The EUR/USD daily chart is interesting to analyze in order to place the price action of the pair into a longer-term point of view.

First of all, the EUR/USD has made respective lower highs after two key political events: a. the Brexit vote and b. the US elections. As seen today May 17 2017, the pair touched the line formed using those two previous highs, but as of yet we do not know if the pair is going to break any higher without any sort of correction.

There are two scenarios supported by technical analysis. The first scenario assumes the EUR/USD is not going to close higher than 1.1123 and will remain below that level until it either breaks above the line or below current support at the 50% Fibonacci level at 1.0884.

  • Support at 50% Fibonacci level at 1.0884
  • Resistance at the current high of 1.1123, close, below or slightly above the formed line
Hint to keep in mind: A fake move above the line is also possible before the pair moves downward.

The second scenario is a clean break above the line and an upward move toward the first high at 1.1428 after the pair assumed a downward course toward the 1.0340 low.


Things to keep in mind:

1. There’s a gap just below the support level, which was formed after the French-elections and which hasn’t been filled. This means that based on past price action regarding gaps there’s a good chance the pair will try to fill it at some point.
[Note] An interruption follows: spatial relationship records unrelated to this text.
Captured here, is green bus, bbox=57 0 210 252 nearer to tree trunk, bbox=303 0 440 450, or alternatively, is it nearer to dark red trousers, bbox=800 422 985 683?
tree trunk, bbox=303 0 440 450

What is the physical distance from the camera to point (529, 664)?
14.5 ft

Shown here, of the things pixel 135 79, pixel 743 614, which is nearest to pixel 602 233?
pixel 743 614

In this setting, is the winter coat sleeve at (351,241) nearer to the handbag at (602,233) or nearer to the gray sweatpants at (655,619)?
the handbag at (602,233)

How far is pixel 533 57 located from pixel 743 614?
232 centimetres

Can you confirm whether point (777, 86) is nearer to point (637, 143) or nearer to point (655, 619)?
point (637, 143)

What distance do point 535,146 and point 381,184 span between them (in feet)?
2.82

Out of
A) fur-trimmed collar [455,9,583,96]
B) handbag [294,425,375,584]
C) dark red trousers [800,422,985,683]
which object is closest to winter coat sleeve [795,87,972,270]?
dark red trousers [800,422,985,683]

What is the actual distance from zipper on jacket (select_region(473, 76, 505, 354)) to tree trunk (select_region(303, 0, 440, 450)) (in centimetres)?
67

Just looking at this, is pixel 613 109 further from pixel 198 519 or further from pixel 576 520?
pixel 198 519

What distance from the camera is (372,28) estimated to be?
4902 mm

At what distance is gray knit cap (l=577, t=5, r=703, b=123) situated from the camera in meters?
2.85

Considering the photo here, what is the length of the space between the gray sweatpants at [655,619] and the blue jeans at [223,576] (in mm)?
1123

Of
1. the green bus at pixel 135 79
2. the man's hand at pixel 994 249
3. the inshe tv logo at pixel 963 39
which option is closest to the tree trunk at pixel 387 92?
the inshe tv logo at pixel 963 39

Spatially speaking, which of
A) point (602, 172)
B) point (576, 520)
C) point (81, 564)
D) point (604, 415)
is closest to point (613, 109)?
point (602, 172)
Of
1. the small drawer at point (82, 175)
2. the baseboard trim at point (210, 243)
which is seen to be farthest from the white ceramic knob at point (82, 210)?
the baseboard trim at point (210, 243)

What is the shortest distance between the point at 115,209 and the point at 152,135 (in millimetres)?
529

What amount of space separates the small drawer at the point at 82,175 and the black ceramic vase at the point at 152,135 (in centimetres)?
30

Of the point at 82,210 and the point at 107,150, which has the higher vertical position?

This in turn means that a move below the support level of 1.0884 may be purely for that purpose and not an indication that the pair has turned bearish.

2. The observed political-events-fueled pattern in the daily chart is already altered since the third high was not formed by any such event.

3. Although the euro never reached parity with the dollar as a lot of market participants had been anticipating for years, the 1.0340 level is as good as parity based on historical price levels.

4. If we consider macroeconomic news, namely the US economy and the FED steadily increasing rates, with a reverse-lag effect in FX price action then technically the EUR/USD could easily have finished with its long-term fall and slowly starting a difficult climb.

5. The Trump presidency is one of the big unknowns in the EUR/USD price action. Certainly, any major news would impact the pair, but for a longer-trend to be altered because of such a news-worthy event might be a lot more difficult. If we also skewer any such news to be on the negative side for the dollar then the longer-term upward trend view for the EUR/USD is only supported further. Political developments in the EU of course could skew any trend in the EUR/USD in a major way. For now, it seems the storm has been averted.